Le operazioni del Gat – Si sono svolte ieri mattina, in una sala della Procura di Grosseto, alla presenza dei periti della Procura e delle parti offese, oltre che degli indagati, le operazioni di duplicazione della memoria della scatola nera della Costa Concordia. Il supporto tecnico è dato dagli uomini del Gat (Gruppo antifrodi telematiche) della Guardia di Finanza di Roma.

L’udienza – Le operazioni di ieri rientrano nell’ambito dell’udienza per l’incidente probatorio sulla scatola nera, e sono necessarie per ottenere delle copie degli originali, tra cui il Voyager data recorder, i computer di bordo della plancia di comando e altri pc portatili, che saranno considerate come prove nel processo.
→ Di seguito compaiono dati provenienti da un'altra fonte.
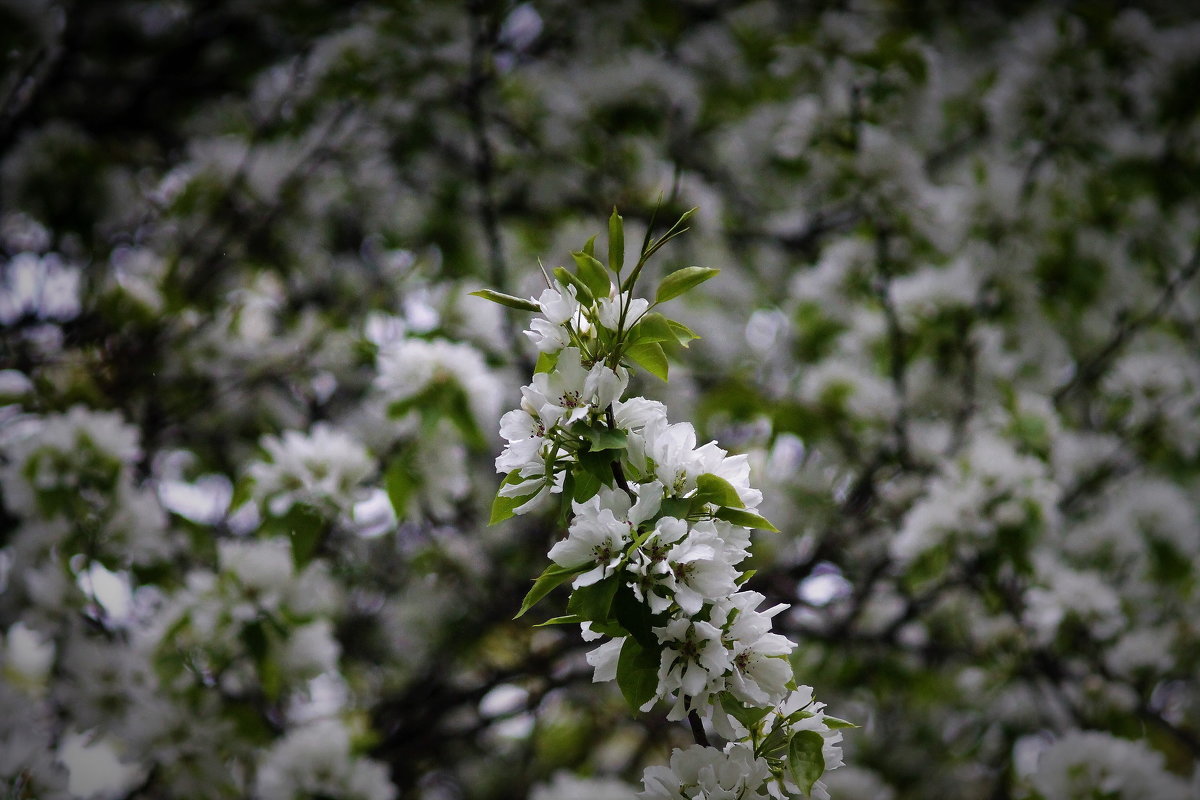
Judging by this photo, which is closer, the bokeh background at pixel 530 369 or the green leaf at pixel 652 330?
the green leaf at pixel 652 330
L’avvocato statunitense Mitchell Proner ha fatto sapere che i passeggeri e i parenti delle vittime, italiani e stranieri, che si sono uniti alla class action da lui avviata al Tribunale di Miami, grazie al sistema legislativo diverso, dove è una giuria popolare che determina l’entità dei risarcimenti, questi sono molto più alti che in tutti gli altri paesi. Invita perciò chiunque sia stato coinvolto nell’incidente e che voglia unirsi all’azione legale intrapresa, a farlo presto, anche attraverso il supporto del Codacons, perché nel tempo massimo di un anno e mezzo la causa sarà conclusa.
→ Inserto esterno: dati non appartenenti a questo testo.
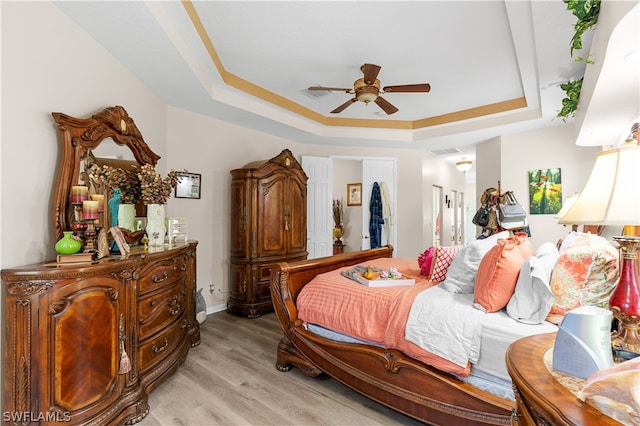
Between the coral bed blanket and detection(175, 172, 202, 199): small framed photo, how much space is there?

Rimozione del carburanteStanno per essere ultimate, intanto, le operazioni per il recupero dell’ultima parte di carburante rimasta ancora a bordo del relitto della Concordia, precisamente nella sala macchine, dove rimangono 250 metri cubi di carburante da estrarre. La Protezione civile ha annunciato che i tecnici rimuoveranno tutto il residuo nell’arco di pochi giorni.